The athletes also had relatively large, efficient left ventricles, their echocardiograms showed.

But there were interesting if small differences between the swimmers and runners, the researchers found. While all of the athletes’ left ventricles filled with blood earlier than average and untwisted more quickly during each heartbeat, those desirable changes were amplified in the runners. Their ventricles filled even earlier and untwisted more emphatically than the swimmers’ hearts did.

In theory, those differences should allow blood to move from and back to the runners’ hearts more rapidly than would happen inside the swimmers’.
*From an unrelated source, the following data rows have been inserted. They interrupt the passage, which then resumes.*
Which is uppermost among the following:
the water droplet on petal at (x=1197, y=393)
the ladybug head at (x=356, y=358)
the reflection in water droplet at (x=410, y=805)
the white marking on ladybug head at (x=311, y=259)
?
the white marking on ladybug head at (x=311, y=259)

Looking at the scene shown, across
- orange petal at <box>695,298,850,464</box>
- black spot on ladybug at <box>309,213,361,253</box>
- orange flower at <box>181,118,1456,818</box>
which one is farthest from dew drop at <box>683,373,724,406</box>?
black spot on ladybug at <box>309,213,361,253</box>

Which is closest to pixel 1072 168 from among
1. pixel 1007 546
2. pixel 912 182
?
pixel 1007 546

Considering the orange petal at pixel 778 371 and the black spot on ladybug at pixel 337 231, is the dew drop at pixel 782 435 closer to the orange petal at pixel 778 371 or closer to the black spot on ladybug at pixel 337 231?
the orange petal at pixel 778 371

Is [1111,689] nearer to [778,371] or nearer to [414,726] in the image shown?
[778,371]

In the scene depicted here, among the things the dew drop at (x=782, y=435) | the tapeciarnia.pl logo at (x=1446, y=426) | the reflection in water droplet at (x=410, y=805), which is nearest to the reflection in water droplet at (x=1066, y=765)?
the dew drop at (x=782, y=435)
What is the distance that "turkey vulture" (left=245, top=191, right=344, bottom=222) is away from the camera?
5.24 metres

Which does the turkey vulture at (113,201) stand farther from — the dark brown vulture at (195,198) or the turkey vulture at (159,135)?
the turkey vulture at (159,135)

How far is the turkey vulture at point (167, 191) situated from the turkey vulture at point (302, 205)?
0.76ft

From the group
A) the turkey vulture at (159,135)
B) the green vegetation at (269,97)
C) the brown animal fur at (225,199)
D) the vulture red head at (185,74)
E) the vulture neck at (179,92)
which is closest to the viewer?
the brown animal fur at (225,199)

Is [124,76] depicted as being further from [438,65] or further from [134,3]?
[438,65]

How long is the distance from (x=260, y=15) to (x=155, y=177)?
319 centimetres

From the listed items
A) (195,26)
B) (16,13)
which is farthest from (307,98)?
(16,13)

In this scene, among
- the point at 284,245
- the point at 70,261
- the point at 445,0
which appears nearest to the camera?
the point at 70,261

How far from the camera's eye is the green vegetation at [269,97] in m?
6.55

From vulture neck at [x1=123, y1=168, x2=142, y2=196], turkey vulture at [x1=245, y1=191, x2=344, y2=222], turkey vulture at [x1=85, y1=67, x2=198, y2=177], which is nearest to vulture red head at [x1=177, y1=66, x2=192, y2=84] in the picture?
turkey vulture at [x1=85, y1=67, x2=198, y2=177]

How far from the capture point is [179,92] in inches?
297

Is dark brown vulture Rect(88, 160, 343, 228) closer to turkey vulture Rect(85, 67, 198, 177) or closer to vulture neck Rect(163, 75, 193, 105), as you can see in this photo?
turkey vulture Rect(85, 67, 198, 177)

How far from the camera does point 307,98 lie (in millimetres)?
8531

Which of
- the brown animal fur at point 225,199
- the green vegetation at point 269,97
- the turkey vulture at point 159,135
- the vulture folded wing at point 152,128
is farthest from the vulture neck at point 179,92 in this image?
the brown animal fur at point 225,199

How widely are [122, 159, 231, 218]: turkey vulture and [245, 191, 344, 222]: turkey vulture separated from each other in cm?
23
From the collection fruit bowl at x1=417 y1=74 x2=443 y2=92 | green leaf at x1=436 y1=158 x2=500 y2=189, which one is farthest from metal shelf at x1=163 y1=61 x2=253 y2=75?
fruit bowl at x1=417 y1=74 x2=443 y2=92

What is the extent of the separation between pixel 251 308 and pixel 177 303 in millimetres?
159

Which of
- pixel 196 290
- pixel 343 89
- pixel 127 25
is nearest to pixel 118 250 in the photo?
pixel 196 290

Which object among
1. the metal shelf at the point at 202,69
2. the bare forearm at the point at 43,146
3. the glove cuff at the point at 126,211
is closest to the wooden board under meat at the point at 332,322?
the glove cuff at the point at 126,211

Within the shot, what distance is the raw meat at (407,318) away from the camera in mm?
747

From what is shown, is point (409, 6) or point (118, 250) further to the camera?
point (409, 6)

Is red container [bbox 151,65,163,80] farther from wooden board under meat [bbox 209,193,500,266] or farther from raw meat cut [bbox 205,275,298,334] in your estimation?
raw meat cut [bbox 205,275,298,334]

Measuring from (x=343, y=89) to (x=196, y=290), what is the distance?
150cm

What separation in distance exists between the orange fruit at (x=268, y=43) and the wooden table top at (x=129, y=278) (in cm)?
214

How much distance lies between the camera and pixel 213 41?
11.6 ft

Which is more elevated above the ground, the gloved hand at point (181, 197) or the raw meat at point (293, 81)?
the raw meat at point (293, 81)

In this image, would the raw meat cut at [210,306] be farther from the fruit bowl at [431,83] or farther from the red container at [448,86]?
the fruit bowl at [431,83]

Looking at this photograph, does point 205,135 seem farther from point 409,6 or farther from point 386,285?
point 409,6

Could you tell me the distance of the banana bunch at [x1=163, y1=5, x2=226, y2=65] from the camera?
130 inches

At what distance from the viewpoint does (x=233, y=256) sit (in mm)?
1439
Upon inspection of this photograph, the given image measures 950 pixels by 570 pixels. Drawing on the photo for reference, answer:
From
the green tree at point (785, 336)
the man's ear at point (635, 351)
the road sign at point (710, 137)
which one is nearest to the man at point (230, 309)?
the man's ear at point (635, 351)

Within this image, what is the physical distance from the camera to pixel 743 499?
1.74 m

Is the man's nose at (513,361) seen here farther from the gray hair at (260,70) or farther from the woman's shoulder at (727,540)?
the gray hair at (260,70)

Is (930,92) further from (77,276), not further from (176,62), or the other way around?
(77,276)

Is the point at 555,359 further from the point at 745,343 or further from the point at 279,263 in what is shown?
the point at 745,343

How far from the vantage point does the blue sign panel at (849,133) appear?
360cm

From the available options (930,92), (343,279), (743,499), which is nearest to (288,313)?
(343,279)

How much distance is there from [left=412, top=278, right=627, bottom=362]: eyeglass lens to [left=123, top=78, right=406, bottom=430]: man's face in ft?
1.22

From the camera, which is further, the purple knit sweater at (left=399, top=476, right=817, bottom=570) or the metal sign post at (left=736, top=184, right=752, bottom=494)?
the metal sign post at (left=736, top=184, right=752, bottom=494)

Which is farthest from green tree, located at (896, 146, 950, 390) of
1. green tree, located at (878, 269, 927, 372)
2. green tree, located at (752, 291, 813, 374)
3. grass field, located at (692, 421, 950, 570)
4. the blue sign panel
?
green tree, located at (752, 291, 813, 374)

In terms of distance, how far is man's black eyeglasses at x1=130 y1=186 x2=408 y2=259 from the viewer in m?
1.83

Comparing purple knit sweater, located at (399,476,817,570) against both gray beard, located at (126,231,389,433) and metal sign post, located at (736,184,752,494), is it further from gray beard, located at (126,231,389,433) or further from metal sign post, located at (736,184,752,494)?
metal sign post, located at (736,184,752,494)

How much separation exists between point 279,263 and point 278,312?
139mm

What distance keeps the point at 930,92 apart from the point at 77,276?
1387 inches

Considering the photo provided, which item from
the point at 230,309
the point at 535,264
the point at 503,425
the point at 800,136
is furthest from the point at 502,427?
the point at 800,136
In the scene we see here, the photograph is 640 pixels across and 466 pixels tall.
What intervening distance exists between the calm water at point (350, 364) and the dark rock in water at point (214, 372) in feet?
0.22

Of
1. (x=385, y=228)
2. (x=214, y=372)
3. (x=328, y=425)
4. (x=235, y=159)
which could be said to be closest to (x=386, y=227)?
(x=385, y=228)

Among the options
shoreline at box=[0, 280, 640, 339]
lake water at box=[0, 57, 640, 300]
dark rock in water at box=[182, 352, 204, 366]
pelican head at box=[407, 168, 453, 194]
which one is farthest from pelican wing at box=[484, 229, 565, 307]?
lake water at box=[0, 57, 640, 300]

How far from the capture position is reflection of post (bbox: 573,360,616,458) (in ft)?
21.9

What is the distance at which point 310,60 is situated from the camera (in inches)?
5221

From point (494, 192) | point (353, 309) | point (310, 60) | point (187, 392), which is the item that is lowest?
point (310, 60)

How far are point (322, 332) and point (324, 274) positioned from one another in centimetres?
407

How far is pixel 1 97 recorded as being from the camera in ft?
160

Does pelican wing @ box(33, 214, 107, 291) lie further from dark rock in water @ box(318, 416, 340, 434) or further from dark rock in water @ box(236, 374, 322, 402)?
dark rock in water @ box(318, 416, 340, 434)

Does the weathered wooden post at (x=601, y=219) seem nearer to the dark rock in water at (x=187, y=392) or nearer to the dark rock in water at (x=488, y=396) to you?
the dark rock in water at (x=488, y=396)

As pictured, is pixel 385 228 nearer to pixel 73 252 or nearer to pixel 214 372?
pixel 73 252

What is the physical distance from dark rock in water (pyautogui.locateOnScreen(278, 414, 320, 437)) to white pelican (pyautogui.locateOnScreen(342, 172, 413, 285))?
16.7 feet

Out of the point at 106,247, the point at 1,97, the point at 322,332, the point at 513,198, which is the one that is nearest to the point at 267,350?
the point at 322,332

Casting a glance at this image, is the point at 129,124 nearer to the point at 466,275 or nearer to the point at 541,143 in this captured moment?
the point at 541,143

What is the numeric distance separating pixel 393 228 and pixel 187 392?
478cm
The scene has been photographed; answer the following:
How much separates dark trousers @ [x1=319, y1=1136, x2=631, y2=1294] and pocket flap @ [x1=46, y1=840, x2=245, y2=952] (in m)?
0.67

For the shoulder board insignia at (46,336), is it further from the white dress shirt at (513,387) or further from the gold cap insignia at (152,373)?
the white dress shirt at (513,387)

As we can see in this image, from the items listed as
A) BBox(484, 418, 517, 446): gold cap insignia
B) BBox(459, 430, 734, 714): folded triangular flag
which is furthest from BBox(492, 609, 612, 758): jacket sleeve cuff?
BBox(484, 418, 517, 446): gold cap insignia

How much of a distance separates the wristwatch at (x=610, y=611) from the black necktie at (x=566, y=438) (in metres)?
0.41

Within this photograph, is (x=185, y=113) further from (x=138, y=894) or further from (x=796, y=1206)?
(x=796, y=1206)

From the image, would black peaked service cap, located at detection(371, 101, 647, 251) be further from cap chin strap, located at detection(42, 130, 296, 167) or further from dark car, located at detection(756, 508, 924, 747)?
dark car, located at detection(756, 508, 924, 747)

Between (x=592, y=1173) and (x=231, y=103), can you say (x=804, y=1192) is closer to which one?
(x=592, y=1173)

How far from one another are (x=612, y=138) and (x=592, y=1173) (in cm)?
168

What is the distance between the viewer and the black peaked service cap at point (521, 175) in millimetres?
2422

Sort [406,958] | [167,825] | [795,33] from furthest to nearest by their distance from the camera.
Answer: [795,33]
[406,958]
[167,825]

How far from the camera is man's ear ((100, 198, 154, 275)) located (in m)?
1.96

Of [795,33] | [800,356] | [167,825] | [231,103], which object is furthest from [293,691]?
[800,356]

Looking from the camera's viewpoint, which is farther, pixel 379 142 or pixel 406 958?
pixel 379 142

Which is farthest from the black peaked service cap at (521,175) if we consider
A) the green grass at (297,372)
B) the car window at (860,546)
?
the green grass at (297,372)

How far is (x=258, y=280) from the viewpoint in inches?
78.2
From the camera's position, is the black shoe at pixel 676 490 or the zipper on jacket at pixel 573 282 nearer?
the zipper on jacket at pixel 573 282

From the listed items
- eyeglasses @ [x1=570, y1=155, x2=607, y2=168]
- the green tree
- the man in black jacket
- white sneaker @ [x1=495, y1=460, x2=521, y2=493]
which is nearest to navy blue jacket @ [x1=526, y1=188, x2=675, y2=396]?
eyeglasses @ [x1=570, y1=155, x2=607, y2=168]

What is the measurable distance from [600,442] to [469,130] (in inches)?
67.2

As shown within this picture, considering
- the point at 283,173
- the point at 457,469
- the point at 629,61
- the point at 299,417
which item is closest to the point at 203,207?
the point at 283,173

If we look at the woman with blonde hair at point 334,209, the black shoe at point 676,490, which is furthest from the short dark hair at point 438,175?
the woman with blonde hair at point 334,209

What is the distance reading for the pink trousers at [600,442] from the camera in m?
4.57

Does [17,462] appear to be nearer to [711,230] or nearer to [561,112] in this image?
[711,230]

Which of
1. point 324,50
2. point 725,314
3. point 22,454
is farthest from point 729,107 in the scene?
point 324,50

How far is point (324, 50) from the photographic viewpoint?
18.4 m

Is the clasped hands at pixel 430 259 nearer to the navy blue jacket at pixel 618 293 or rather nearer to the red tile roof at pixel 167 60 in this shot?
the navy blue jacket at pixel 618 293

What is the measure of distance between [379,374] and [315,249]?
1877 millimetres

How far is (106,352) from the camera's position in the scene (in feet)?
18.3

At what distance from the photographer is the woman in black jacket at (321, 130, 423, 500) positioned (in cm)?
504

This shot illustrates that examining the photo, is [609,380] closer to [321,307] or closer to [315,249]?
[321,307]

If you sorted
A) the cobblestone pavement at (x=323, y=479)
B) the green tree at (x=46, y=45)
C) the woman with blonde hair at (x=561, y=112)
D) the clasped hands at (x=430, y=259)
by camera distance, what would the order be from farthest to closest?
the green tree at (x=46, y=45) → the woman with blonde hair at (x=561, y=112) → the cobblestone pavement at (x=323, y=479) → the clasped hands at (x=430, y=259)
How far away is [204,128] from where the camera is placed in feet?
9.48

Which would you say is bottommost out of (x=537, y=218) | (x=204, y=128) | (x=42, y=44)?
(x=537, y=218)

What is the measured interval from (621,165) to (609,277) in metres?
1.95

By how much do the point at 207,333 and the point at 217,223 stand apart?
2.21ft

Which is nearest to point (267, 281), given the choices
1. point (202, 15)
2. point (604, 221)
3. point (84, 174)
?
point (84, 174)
But these differences do not necessarily show that the runners’ hearts worked better than the swimmers’, says Jamie Burr, a professor at the University of Guelph and director of its human performance lab, who conducted the new study with the lead author, Katharine Currie, and others.

Since swimmers exercise in a horizontal position, he says, their hearts do not have to fight gravity to get blood back to the heart, unlike in upright runners. Posture does some of the work for swimmers, and so their hearts reshape themselves only as much as needed for the demands of their sport.

The findings underscore how exquisitely sensitive our bodies are to different types of exercise, Dr. Burr says.

They also might provide a reason for swimmers sometimes to consider logging miles on the road, he says, to intensify the remodeling of their hearts.